Pull out every line below that contains the string "evenodd".

====

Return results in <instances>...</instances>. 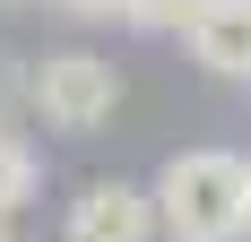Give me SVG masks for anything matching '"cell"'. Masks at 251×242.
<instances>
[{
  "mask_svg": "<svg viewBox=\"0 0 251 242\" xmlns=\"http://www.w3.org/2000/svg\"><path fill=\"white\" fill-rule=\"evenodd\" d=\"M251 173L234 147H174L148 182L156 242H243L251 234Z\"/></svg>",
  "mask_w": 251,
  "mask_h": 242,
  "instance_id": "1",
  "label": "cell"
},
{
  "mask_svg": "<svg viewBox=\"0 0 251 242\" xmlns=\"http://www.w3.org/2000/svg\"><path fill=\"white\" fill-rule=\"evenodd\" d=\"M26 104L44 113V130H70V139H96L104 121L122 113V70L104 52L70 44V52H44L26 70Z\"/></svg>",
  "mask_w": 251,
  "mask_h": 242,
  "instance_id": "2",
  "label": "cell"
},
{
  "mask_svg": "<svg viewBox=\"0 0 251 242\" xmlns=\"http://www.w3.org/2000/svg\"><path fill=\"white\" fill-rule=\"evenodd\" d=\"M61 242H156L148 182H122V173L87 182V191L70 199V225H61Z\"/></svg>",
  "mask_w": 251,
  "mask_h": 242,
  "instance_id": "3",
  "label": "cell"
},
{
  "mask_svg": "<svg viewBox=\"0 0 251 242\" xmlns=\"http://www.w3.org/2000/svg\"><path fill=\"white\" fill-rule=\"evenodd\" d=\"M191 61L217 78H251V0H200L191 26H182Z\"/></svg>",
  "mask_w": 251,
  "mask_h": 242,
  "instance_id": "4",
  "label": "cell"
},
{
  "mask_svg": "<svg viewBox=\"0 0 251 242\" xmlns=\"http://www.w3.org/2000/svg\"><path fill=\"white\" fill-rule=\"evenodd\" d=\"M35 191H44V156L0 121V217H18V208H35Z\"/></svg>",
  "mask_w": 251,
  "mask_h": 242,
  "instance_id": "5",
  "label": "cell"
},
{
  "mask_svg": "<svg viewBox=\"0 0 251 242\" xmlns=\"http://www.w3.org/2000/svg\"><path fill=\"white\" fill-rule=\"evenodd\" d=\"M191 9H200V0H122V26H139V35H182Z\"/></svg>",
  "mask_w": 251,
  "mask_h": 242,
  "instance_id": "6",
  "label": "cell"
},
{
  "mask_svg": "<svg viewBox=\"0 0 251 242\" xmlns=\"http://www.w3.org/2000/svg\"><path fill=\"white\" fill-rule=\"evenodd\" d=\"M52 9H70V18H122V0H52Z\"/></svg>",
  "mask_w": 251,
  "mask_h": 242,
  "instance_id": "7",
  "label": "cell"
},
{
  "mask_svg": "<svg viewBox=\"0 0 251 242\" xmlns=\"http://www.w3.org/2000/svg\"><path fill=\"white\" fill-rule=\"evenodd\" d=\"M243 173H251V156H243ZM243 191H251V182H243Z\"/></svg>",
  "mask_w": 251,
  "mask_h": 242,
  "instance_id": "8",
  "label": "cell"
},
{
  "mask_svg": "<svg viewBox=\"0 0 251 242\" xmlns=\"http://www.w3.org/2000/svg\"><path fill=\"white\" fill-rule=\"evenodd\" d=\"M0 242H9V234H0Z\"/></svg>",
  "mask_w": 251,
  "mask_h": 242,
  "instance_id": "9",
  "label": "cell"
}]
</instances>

====

Final result:
  "mask_svg": "<svg viewBox=\"0 0 251 242\" xmlns=\"http://www.w3.org/2000/svg\"><path fill=\"white\" fill-rule=\"evenodd\" d=\"M251 173L234 147H174L148 182L156 242H243L251 234Z\"/></svg>",
  "mask_svg": "<svg viewBox=\"0 0 251 242\" xmlns=\"http://www.w3.org/2000/svg\"><path fill=\"white\" fill-rule=\"evenodd\" d=\"M26 104L44 113V130H70V139H96L104 121L122 113V70L104 52L70 44V52H44L26 70Z\"/></svg>",
  "mask_svg": "<svg viewBox=\"0 0 251 242\" xmlns=\"http://www.w3.org/2000/svg\"><path fill=\"white\" fill-rule=\"evenodd\" d=\"M61 242H156L148 182H122V173L87 182V191L70 199V225H61Z\"/></svg>",
  "mask_svg": "<svg viewBox=\"0 0 251 242\" xmlns=\"http://www.w3.org/2000/svg\"><path fill=\"white\" fill-rule=\"evenodd\" d=\"M191 61L217 78H251V0H200L191 26H182Z\"/></svg>",
  "mask_svg": "<svg viewBox=\"0 0 251 242\" xmlns=\"http://www.w3.org/2000/svg\"><path fill=\"white\" fill-rule=\"evenodd\" d=\"M35 191H44V156L0 121V217H18V208H35Z\"/></svg>",
  "mask_svg": "<svg viewBox=\"0 0 251 242\" xmlns=\"http://www.w3.org/2000/svg\"><path fill=\"white\" fill-rule=\"evenodd\" d=\"M191 9H200V0H122V26H139V35H182Z\"/></svg>",
  "mask_svg": "<svg viewBox=\"0 0 251 242\" xmlns=\"http://www.w3.org/2000/svg\"><path fill=\"white\" fill-rule=\"evenodd\" d=\"M52 9H70V18H122V0H52Z\"/></svg>",
  "mask_svg": "<svg viewBox=\"0 0 251 242\" xmlns=\"http://www.w3.org/2000/svg\"><path fill=\"white\" fill-rule=\"evenodd\" d=\"M243 173H251V156H243ZM243 191H251V182H243Z\"/></svg>",
  "mask_svg": "<svg viewBox=\"0 0 251 242\" xmlns=\"http://www.w3.org/2000/svg\"><path fill=\"white\" fill-rule=\"evenodd\" d=\"M0 242H9V234H0Z\"/></svg>",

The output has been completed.